Flu That Kills Most Infected Humans Threatens New York, Hudson Valley
A type of flu that kills most infected humans, especially children, has now been found in birds in the Hudson Valley and other parts of New York.
On Friday, two laboratory-confirmed cases of highly pathogenic avian influenza (HPAI) were found, one in a pheasant flock in Dutchess County and one in a backyard flock in Ulster County, officials say.
Last week, officials confirmed a non-commercial backyard flock in Suffolk County, New York tested positive for highly pathogenic avian influenza (HPAI). The Long Island flock had a total of eight birds in it, according to New York health officials.
While these are only three cases, it is anticipated that there will be many more, officials warn.
"Cases will increase across the northeast as wild waterfowl migrate northward in the coming months. Commercial flocks in Delaware, Indiana, and Kentucky have been affected, as have backyard flocks in Virginia, Maine, New York, and Michigan. We are asking our poultry producers to keep an eye out for suddenly high mortality and to be prepared to report any suspicious whole flock illness," the Cornell Cooperative Extension stated.
These flocks have been euthanized to help control the spread of the virus, officials say.

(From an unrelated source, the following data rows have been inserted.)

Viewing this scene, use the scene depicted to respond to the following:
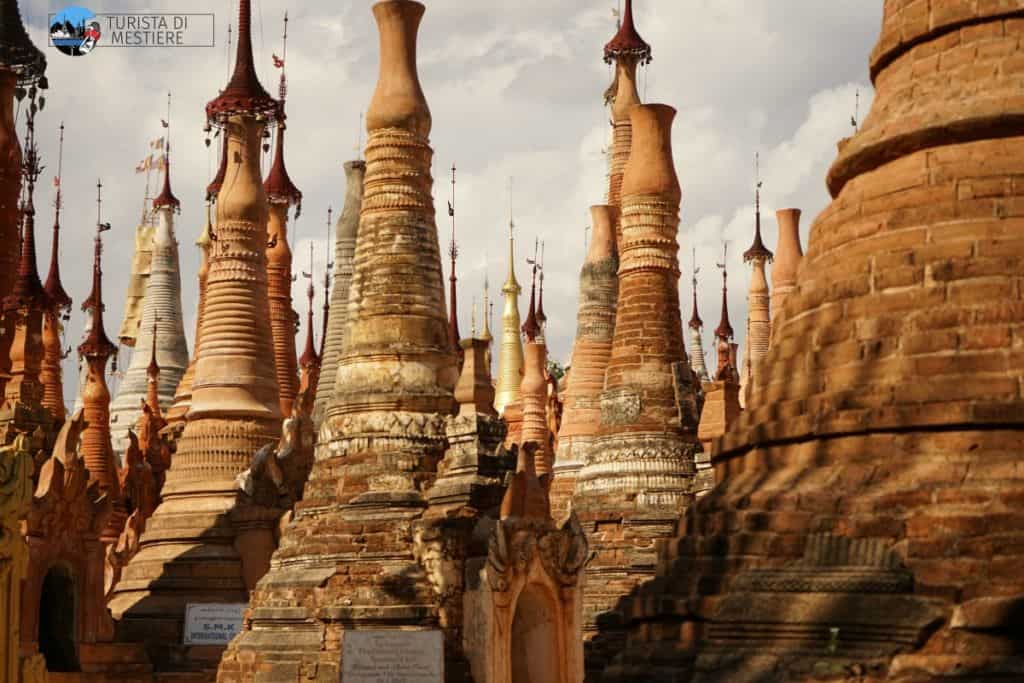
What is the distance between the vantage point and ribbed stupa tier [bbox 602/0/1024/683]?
9.18 metres

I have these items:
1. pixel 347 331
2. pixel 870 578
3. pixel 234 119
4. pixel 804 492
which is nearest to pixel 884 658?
pixel 870 578

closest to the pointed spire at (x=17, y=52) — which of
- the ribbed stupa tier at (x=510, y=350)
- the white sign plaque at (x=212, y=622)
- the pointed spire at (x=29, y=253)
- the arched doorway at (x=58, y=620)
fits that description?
the pointed spire at (x=29, y=253)

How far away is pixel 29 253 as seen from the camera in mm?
29703

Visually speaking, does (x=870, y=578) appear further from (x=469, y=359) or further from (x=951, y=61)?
(x=469, y=359)

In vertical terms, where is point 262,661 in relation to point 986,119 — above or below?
below

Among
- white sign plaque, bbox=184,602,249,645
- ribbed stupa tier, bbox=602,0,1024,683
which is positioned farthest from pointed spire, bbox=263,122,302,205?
ribbed stupa tier, bbox=602,0,1024,683

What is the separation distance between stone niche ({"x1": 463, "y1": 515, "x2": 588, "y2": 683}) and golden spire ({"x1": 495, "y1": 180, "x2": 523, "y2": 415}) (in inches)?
940

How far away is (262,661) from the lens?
18516mm

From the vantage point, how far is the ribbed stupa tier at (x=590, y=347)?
25797 mm

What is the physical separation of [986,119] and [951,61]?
68 cm

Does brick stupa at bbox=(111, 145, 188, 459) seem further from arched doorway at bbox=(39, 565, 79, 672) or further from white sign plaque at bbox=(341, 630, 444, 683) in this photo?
white sign plaque at bbox=(341, 630, 444, 683)

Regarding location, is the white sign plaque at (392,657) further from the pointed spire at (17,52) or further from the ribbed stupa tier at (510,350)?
the ribbed stupa tier at (510,350)

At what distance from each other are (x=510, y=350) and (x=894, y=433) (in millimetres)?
37474

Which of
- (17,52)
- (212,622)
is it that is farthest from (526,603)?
(17,52)
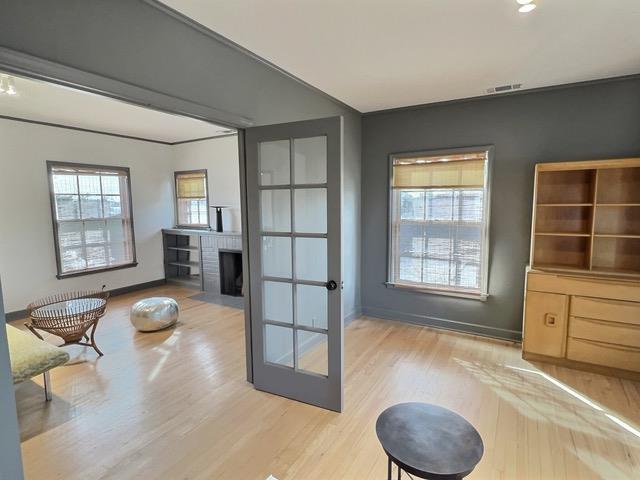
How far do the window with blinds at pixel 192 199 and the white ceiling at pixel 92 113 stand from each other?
0.75 meters

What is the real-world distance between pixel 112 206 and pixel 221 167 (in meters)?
1.92

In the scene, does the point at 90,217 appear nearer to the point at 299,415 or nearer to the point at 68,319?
the point at 68,319

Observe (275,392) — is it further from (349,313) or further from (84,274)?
(84,274)

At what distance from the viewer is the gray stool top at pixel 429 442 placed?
4.05ft

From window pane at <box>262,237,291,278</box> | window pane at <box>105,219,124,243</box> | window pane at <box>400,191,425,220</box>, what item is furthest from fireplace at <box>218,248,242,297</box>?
window pane at <box>262,237,291,278</box>

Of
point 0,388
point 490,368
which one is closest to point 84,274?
point 0,388

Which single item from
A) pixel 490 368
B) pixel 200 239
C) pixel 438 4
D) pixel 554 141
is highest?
pixel 438 4

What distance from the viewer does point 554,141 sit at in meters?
3.29

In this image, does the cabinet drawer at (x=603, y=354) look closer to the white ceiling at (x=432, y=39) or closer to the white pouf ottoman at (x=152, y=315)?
the white ceiling at (x=432, y=39)

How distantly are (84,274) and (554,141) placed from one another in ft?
21.1

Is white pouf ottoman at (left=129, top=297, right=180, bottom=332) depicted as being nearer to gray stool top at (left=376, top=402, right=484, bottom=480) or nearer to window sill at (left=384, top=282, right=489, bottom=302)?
window sill at (left=384, top=282, right=489, bottom=302)

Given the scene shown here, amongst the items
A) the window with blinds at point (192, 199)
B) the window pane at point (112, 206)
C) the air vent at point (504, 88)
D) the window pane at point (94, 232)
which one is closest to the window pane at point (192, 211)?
the window with blinds at point (192, 199)

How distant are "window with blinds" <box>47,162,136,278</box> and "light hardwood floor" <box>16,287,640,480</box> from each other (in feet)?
7.17

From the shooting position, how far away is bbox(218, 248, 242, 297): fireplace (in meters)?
5.62
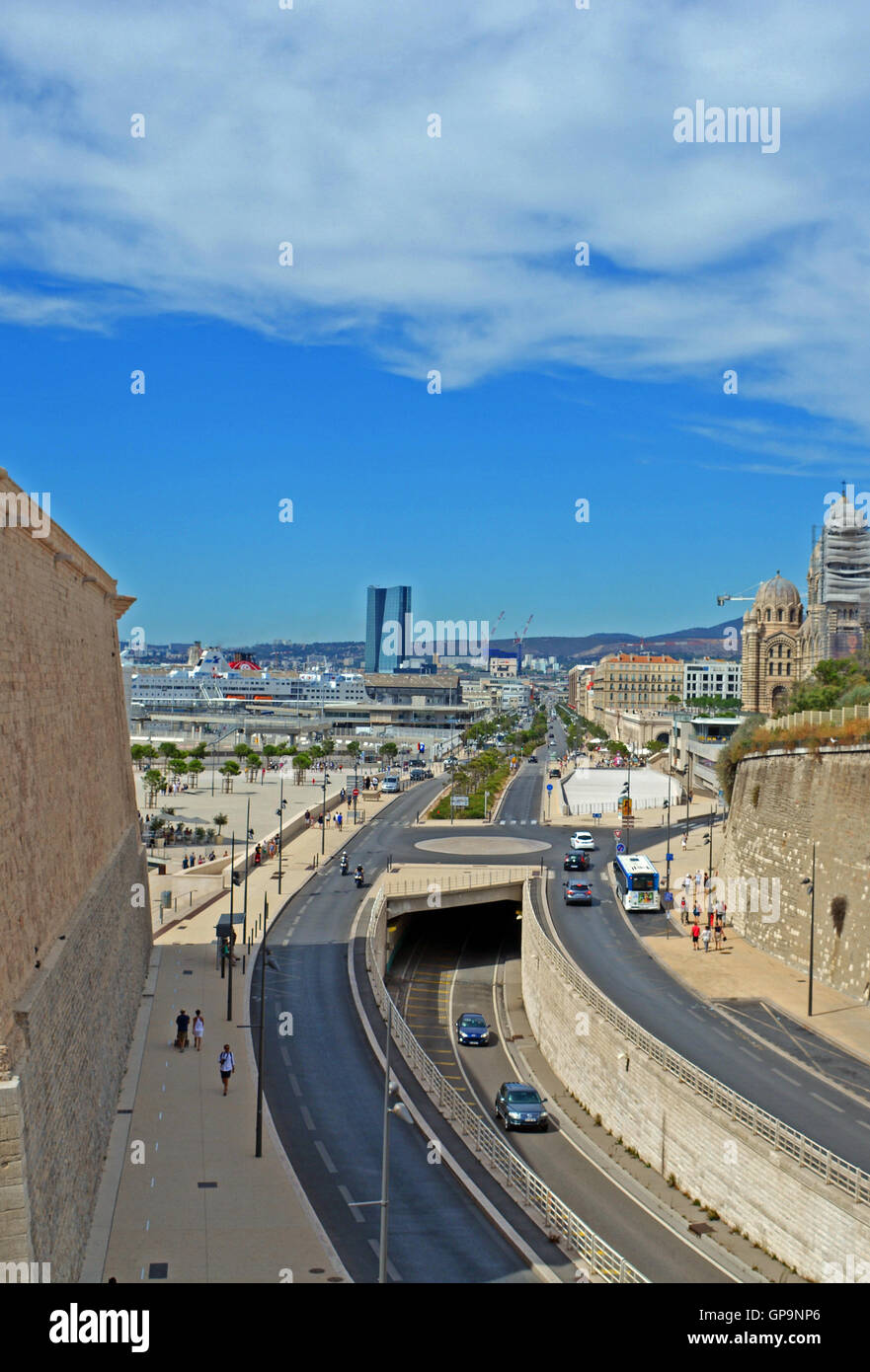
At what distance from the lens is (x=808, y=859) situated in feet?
108

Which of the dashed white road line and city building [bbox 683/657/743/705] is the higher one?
city building [bbox 683/657/743/705]

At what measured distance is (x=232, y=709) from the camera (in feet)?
561

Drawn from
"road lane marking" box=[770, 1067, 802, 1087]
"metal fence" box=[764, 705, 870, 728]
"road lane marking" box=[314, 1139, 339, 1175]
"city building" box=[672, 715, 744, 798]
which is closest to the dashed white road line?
"road lane marking" box=[314, 1139, 339, 1175]

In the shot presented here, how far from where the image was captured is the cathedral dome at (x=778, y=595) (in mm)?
97750

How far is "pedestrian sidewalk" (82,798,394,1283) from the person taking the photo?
1524cm

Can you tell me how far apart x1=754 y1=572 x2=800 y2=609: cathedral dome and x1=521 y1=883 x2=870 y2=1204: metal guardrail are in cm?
7537

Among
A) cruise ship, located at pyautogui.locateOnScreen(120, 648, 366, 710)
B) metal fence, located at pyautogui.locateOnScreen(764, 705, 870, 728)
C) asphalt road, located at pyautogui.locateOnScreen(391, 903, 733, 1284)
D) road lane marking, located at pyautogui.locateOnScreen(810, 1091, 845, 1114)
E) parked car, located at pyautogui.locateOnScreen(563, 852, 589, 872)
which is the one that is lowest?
Answer: asphalt road, located at pyautogui.locateOnScreen(391, 903, 733, 1284)

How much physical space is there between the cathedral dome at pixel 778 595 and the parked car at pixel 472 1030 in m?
71.5

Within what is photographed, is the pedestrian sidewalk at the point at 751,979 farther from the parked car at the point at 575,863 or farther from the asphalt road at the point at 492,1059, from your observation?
the parked car at the point at 575,863

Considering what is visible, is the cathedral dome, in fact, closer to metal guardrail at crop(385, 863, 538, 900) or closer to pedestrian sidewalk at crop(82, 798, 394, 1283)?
metal guardrail at crop(385, 863, 538, 900)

“Avian influenza outbreaks can spread quickly. We will continue to do all we can at the Department to safeguard the state’s flocks and encourage everyone who keeps poultry to be vigilant about minimizing their birds’ exposure to the virus and to wild bird populations. Our poultry industry is a significant part of the state’s agricultural industry and these biosecurity steps are our best line of defense against the disease," State Agriculture Commissioner Richard A. Ball said.
The CDC says the bird flu is very contagious. It's often fatal for chickens.
Human cases of the bird flu are very rare, but most cases are fatal, according to the CDC. Mortality has been highest in people aged 10-19 years old and in young adults, officials say.
Most human bird flu cases have presented for medical care late in their illness and have been hospitalized with severe respiratory disease. However, some clinically mild cases have been reported, especially in children, the CDC states.
In the majority of cases, people got the virus after direct or close contact with sick or dead poultry that was infected with the virus.
The recent HPAI detections in birds do not present an immediate public health concern, according to the U.S. Centers for Disease Control and Prevention. No human cases of these avian influenza viruses have been detected in the United States.
As a reminder, the proper handling and cooking of poultry and eggs to an internal temperature of 165 ˚F kill bacteria and viruses, officials say.
AGM officials are reaching out to poultry and egg farms across the state to ensure best practices are being implemented and to prepare for potential additional avian influenza cases in New York.
The Department encourages those involved in poultry production to take extra steps to prevent their flocks from becoming infected. Best practices include:
- Discourage unnecessary visitors and use biosecurity signs to warn people not to enter buildings without permission.
- Ask all visitors if they have had any contact with any birds in the past five days.
- Forbid entry to employees and visitors who own any kind of fowl.
- Require all visitors to cover and disinfect all footwear.
- Lock all entrances to chicken houses after hours.
- Avoid non-essential vehicular traffic on-farm.
- After hauling birds to processors, clean and disinfect poultry transport coops and vehicles before they return to the farm.
- Report anything unusual, especially sick or dead birds, to AGM.
- In addition to practicing good biosecurity, poultry owners should keep their birds away from wild ducks and geese and their droppings. Outdoor access for poultry should be limited at this time.